Clearly, all AI weapons systems should be subject to regular legal reviews.
The US Approach
In the US a rather more specific framework for AI weapons systems has already been introduced. In November 2012, the US issued directive 3000.09 (updated earlier this year) (see http://www.esd.whs.mil/DD/), establishing policy for the “design, development, acquisition, testing, fielding, and … application of lethal or non-lethal, kinetic or non-kinetic, force by autonomous or semi-autonomous weapon systems.”
It was a first attempt at establishing policy prescriptions and demarcating lines of responsibility for the creation and use of semi-autonomous, “human supervised” and fully autonomous weapons systems. In layman’s terms, it attempts to answer the who, what, when, where and how of autonomous systems in military combat.
The Directive sets out reasonably clear lines of responsibility for system development, testing and evaluation, equipment/weapons training, as well as developing doctrine, tactics, techniques and procedures. The explicit purpose of the Directive is to establish guidelines to “minimize the probability and consequences of failures in autonomous and semi-autonomous weapons systems that could lead to unintended engagements.” These “unintended engagements” refer to “the use of force resulting in damage to persons or objects that human operators did not intend to be the targets of US military operations, including unacceptable levels of collateral damage beyond those consistent with the law of war, ROE, and commander’s intent.”
Of course, the Directive raises as many questions as it answers.

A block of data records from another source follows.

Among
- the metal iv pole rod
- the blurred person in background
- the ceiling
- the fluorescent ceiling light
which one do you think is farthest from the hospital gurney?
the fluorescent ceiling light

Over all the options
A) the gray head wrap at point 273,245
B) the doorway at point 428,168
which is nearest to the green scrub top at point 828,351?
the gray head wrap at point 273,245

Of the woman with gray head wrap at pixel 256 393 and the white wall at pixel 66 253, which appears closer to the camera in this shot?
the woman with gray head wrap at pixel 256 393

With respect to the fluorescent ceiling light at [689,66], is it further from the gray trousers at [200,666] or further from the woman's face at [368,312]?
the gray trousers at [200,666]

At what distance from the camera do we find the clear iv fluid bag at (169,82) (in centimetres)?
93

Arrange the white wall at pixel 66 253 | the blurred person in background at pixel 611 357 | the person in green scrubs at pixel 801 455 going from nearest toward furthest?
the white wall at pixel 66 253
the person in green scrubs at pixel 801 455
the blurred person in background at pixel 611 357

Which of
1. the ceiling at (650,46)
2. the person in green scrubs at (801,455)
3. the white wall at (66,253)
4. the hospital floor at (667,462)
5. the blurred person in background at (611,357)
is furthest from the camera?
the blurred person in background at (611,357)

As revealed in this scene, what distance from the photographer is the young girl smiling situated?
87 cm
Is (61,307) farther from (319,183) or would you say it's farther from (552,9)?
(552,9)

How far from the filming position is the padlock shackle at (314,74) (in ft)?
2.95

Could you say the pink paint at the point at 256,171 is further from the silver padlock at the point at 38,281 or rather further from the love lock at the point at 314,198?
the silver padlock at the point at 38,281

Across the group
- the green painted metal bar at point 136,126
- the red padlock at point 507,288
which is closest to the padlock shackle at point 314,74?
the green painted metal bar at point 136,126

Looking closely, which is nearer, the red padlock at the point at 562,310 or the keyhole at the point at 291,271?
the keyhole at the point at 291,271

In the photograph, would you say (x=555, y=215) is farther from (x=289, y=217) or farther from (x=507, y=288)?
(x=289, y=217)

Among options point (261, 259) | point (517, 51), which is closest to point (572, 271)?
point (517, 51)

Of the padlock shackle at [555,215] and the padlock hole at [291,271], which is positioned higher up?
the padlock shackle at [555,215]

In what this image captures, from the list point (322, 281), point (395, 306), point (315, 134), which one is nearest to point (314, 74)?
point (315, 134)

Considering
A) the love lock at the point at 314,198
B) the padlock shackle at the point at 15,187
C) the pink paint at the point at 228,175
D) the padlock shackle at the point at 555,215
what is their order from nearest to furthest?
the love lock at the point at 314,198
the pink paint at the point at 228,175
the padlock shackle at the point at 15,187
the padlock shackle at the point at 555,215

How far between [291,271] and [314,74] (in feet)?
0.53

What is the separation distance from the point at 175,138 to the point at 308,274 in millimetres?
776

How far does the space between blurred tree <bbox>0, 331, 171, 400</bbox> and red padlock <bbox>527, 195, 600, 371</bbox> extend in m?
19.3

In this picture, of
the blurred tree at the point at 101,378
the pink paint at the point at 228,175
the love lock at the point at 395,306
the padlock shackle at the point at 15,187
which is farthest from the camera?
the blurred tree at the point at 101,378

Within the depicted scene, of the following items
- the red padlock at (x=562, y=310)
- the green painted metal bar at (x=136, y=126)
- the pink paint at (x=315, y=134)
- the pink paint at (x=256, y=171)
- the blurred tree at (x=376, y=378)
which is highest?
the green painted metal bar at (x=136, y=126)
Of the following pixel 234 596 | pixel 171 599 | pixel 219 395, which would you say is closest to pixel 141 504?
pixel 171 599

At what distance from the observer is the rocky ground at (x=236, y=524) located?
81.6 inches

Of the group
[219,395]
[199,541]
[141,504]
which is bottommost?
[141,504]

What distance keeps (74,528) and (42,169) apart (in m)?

One of the key worries was the extent to which the policy could be avoided in certain circumstances. It has been argued that the Directive erodes the notion of “proper authority” and gave cause for concern in terms of the US military compliance with the International legal framework.
In conclusion: in my view the UK Government is correct that International Humanitarian Law already provides an extensive and – potentially – adequate legal framework relating the introduction and control of battlefield AI systems – at least at the moment.
In my view the likelihood of a ban on AI weaponry having the effect of preventing AI weaponry getting in to the “wrong hands” is not likely to be effective. AI is becoming pervasive and the “bad guys” are probably already in the process of developing AI weaponry.
I’m less convinced that the UK government is correct in saying that battlefield AI systems would not be capable of satisfying International Humanitarian Law. The pace of AI is developing rapidly and AI systems may become just as good if not better than humans and making the types of value judgements that are made on the battlefield within a relatively short timescale.